Reproduce the entries below, switching "dirt ground" to "muddy ground" wherever it occurs and changing nothing else. Leave the pictures out of your reproduction.

---------- TASK INPUTS ----------

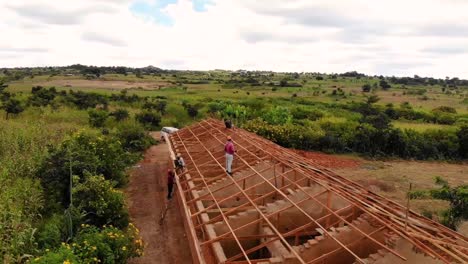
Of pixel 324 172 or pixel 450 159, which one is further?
pixel 450 159

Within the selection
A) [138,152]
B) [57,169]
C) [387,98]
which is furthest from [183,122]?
[387,98]

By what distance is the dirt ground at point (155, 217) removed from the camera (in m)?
14.0

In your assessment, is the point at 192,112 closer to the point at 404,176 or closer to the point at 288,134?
the point at 288,134

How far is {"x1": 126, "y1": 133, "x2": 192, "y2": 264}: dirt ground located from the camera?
1402 cm

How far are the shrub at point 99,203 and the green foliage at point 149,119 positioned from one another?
2367 cm

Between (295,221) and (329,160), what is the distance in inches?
684

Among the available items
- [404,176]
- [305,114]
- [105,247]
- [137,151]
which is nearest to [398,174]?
[404,176]

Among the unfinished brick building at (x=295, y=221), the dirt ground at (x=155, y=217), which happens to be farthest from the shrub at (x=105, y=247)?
the unfinished brick building at (x=295, y=221)

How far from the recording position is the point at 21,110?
35281mm

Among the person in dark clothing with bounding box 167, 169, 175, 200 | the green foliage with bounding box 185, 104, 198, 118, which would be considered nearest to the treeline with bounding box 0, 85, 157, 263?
the person in dark clothing with bounding box 167, 169, 175, 200

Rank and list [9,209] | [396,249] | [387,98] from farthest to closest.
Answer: [387,98], [9,209], [396,249]

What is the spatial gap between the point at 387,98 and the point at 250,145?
174ft

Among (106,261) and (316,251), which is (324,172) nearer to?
(316,251)

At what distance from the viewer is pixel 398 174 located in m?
27.4
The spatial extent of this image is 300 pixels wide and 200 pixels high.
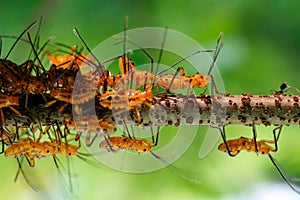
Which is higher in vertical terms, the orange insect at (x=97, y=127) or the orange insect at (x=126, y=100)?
the orange insect at (x=126, y=100)

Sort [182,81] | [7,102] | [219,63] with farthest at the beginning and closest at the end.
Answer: [219,63], [182,81], [7,102]

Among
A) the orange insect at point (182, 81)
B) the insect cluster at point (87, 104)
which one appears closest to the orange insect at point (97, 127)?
the insect cluster at point (87, 104)

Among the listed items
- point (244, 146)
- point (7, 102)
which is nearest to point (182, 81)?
point (244, 146)

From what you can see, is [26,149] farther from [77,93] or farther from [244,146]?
[244,146]

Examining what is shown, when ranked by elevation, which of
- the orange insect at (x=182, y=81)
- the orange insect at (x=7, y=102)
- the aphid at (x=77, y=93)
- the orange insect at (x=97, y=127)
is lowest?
the orange insect at (x=97, y=127)

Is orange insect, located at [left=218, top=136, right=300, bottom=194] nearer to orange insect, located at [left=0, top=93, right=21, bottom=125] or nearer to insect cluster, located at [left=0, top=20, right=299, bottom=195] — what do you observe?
insect cluster, located at [left=0, top=20, right=299, bottom=195]

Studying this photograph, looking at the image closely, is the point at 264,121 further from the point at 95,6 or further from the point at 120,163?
the point at 95,6

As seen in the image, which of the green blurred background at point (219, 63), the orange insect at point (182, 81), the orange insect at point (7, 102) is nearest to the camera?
the orange insect at point (7, 102)

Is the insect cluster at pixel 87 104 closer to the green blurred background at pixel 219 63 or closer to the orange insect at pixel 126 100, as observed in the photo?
the orange insect at pixel 126 100
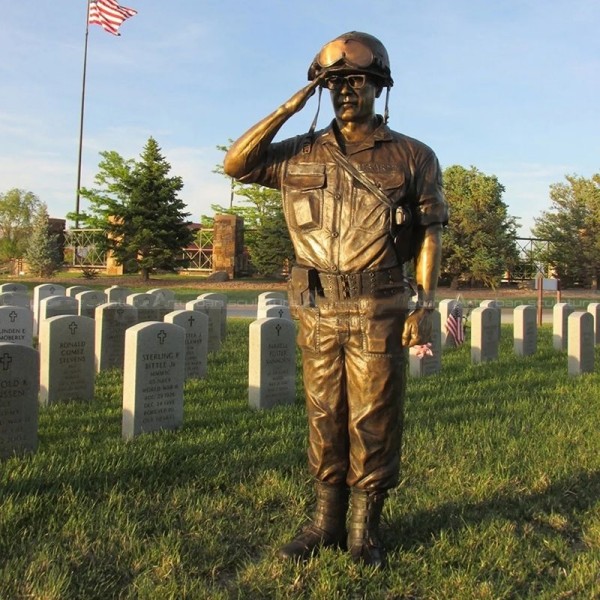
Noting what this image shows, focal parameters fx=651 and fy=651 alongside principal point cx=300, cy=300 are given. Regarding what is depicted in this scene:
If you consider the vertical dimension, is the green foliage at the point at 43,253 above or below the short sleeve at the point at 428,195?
above

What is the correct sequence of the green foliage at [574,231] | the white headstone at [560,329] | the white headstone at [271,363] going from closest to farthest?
the white headstone at [271,363] → the white headstone at [560,329] → the green foliage at [574,231]

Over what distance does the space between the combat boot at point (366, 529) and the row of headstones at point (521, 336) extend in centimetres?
627

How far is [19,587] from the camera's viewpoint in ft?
10.3

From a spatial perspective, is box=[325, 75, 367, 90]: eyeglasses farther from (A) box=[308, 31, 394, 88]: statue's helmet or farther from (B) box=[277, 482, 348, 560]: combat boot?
(B) box=[277, 482, 348, 560]: combat boot

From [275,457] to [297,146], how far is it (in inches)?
111

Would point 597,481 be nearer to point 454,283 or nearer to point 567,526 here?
point 567,526

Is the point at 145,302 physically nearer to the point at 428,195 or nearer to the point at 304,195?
the point at 304,195

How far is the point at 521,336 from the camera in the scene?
40.0 ft

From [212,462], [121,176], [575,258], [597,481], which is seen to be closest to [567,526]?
[597,481]

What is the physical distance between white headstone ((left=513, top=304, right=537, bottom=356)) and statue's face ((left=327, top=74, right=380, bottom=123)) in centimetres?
971

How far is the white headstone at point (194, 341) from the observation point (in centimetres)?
873

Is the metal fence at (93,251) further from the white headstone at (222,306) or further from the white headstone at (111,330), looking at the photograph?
the white headstone at (111,330)

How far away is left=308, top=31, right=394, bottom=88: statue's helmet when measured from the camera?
10.5 ft

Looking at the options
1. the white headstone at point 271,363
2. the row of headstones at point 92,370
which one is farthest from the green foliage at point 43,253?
the white headstone at point 271,363
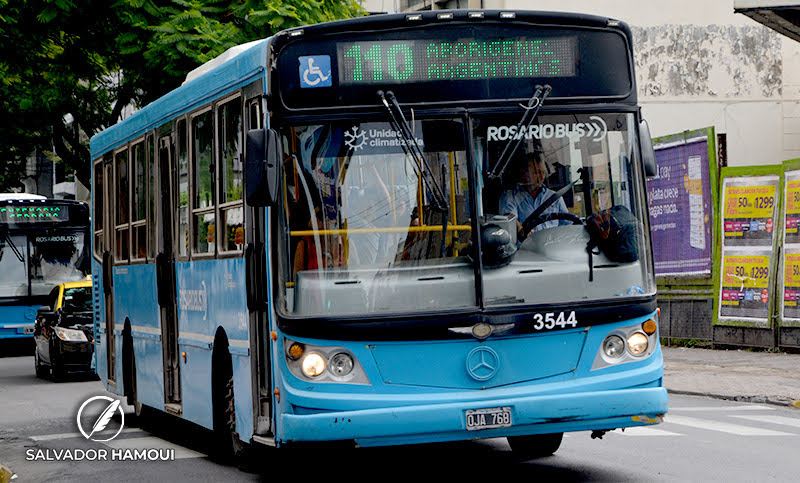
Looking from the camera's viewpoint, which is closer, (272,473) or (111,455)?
(272,473)

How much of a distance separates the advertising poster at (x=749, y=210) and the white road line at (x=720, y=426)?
6.58 m

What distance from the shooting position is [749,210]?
19.3 metres

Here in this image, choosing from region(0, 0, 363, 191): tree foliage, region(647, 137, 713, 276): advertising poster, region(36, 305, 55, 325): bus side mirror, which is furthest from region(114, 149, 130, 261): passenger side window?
region(647, 137, 713, 276): advertising poster

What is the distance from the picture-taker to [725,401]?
14602 mm

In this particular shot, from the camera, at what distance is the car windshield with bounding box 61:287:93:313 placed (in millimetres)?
21469

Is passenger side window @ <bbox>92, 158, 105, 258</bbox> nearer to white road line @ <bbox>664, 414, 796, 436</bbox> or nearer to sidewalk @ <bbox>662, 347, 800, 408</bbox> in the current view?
white road line @ <bbox>664, 414, 796, 436</bbox>

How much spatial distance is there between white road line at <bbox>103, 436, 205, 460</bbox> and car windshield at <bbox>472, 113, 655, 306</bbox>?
4308mm

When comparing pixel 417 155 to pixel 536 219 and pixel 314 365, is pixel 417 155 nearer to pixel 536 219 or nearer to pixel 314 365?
pixel 536 219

----------

## EXERCISE OUTPUT:
Of pixel 324 172 or pixel 450 159, which one is further?
pixel 450 159

Within the selection
A) [138,152]
B) [57,169]
C) [387,98]
which is furthest from [183,122]?
[387,98]

By what distance is the muddy ground at point (155, 217) removed from the camera (in m)?
14.0

In your assessment, is the point at 192,112 closer to the point at 404,176 or closer to the point at 288,134?
the point at 288,134

How far is {"x1": 126, "y1": 133, "x2": 192, "y2": 264}: muddy ground located from the camera?
1402 cm

How far are the shrub at point 99,203 and the green foliage at point 149,119 positioned from one another?
2367 cm

Between (295,221) and (329,160), what is the distance in inches?
684

Among the available items
- [404,176]
- [305,114]
- [105,247]
- [137,151]
which is nearest to [398,174]?
[404,176]

Among the unfinished brick building at (x=295, y=221), the muddy ground at (x=155, y=217), which happens to be farthest from the shrub at (x=105, y=247)?
the unfinished brick building at (x=295, y=221)

How far from the recording position is the point at 21,110?
35281mm

Among the person in dark clothing with bounding box 167, 169, 175, 200 | the green foliage with bounding box 185, 104, 198, 118, which would be considered nearest to the treeline with bounding box 0, 85, 157, 263?
the person in dark clothing with bounding box 167, 169, 175, 200

Rank and list [9,209] | [396,249] | [387,98] from farthest to closest.
Answer: [387,98], [9,209], [396,249]

What is the spatial gap between the point at 387,98 and the point at 250,145?
174ft

Among (106,261) and (316,251), which is (324,172) nearer to?
(316,251)

At what distance from the viewer is pixel 398 174 located in m?
27.4
The spatial extent of this image is 300 pixels wide and 200 pixels high.
Which is higher in vertical terms, the orange insect at (x=97, y=127) or the orange insect at (x=126, y=100)?
the orange insect at (x=126, y=100)

Sort [182,81] | [7,102] | [219,63] with farthest at the beginning and closest at the end.
Answer: [219,63], [182,81], [7,102]

Among
A) the orange insect at point (182, 81)
B) the insect cluster at point (87, 104)
which one appears closest to the orange insect at point (97, 127)?
the insect cluster at point (87, 104)

Among the listed items
- point (244, 146)
- point (7, 102)
which is nearest to point (182, 81)?
point (244, 146)

From what you can see, is [26,149] farther from [77,93] or farther from [244,146]?
[244,146]

Examining what is shown, when ranked by elevation, which of
- the orange insect at (x=182, y=81)
- the orange insect at (x=7, y=102)
- the aphid at (x=77, y=93)
- the orange insect at (x=97, y=127)
is lowest?
the orange insect at (x=97, y=127)

Is orange insect, located at [left=218, top=136, right=300, bottom=194] nearer to orange insect, located at [left=0, top=93, right=21, bottom=125] or nearer to insect cluster, located at [left=0, top=20, right=299, bottom=195] — what do you observe?
insect cluster, located at [left=0, top=20, right=299, bottom=195]

Studying this photograph, looking at the image closely, is the point at 264,121 further from the point at 95,6 or further from the point at 120,163?
the point at 95,6

As seen in the image, which of the green blurred background at point (219, 63), the orange insect at point (182, 81), the orange insect at point (7, 102) is nearest to the camera?
the orange insect at point (7, 102)

Is the insect cluster at pixel 87 104 closer to the green blurred background at pixel 219 63 or closer to the orange insect at pixel 126 100, as observed in the photo?
the orange insect at pixel 126 100
Noting what this image shows, focal parameters fx=651 and fy=651 alongside principal point cx=300, cy=300 are given. Regarding what is depicted in this scene:
If you consider the vertical dimension, is the green foliage at the point at 43,253 above or below the short sleeve at the point at 428,195?
above

What is the correct sequence of the green foliage at [574,231] | the white headstone at [560,329] | the white headstone at [271,363] going from closest to farthest?
the white headstone at [271,363] → the white headstone at [560,329] → the green foliage at [574,231]

Over what distance does the space between the combat boot at point (366, 529) and the row of headstones at point (521, 336) extend in centimetres?
627

How far is [19,587] from the camera's viewpoint in ft?
10.3

From a spatial perspective, is box=[325, 75, 367, 90]: eyeglasses farther from (A) box=[308, 31, 394, 88]: statue's helmet or farther from (B) box=[277, 482, 348, 560]: combat boot?
(B) box=[277, 482, 348, 560]: combat boot

From [275,457] to [297,146], how far is it (in inches)?
111

Would point 597,481 be nearer to point 454,283 or nearer to point 567,526 here?
point 567,526

Is the point at 145,302 physically nearer to the point at 428,195 or nearer to the point at 304,195?
the point at 304,195

How far is the point at 521,336 from the camera in the scene?
40.0 ft

From [212,462], [121,176], [575,258], [597,481], which is seen to be closest to [567,526]?
[597,481]

What is the physical distance between white headstone ((left=513, top=304, right=537, bottom=356)) and statue's face ((left=327, top=74, right=380, bottom=123)) in centimetres?
971

How far is the white headstone at point (194, 341) from the observation point (in centimetres)?
873

Is the metal fence at (93,251) further from the white headstone at (222,306) or further from the white headstone at (111,330), looking at the photograph?
the white headstone at (111,330)

How far away is left=308, top=31, right=394, bottom=88: statue's helmet when measured from the camera?
10.5 ft

Looking at the options
1. the white headstone at point 271,363
2. the row of headstones at point 92,370
which one is farthest from the green foliage at point 43,253?
the white headstone at point 271,363
Looking from the camera's viewpoint, which is closer, (272,473) or (111,455)?
(272,473)

How much of a distance separates the advertising poster at (x=749, y=210) and the white road line at (x=720, y=426)?
6.58 m

What distance from the shooting position is [749,210]?
19.3 metres

Here in this image, choosing from region(0, 0, 363, 191): tree foliage, region(647, 137, 713, 276): advertising poster, region(36, 305, 55, 325): bus side mirror, which is furthest from region(114, 149, 130, 261): passenger side window?
region(647, 137, 713, 276): advertising poster

What is the distance from the picture-taker to [725,401]?
14602 mm

In this particular shot, from the camera, at what distance is the car windshield with bounding box 61:287:93:313 placed (in millimetres)?
21469

Is passenger side window @ <bbox>92, 158, 105, 258</bbox> nearer to white road line @ <bbox>664, 414, 796, 436</bbox> or nearer to sidewalk @ <bbox>662, 347, 800, 408</bbox> in the current view?
white road line @ <bbox>664, 414, 796, 436</bbox>

How much spatial distance is there between white road line at <bbox>103, 436, 205, 460</bbox> and car windshield at <bbox>472, 113, 655, 306</bbox>?
4308mm

When comparing pixel 417 155 to pixel 536 219 and pixel 314 365, is pixel 417 155 nearer to pixel 536 219 or nearer to pixel 314 365?
pixel 536 219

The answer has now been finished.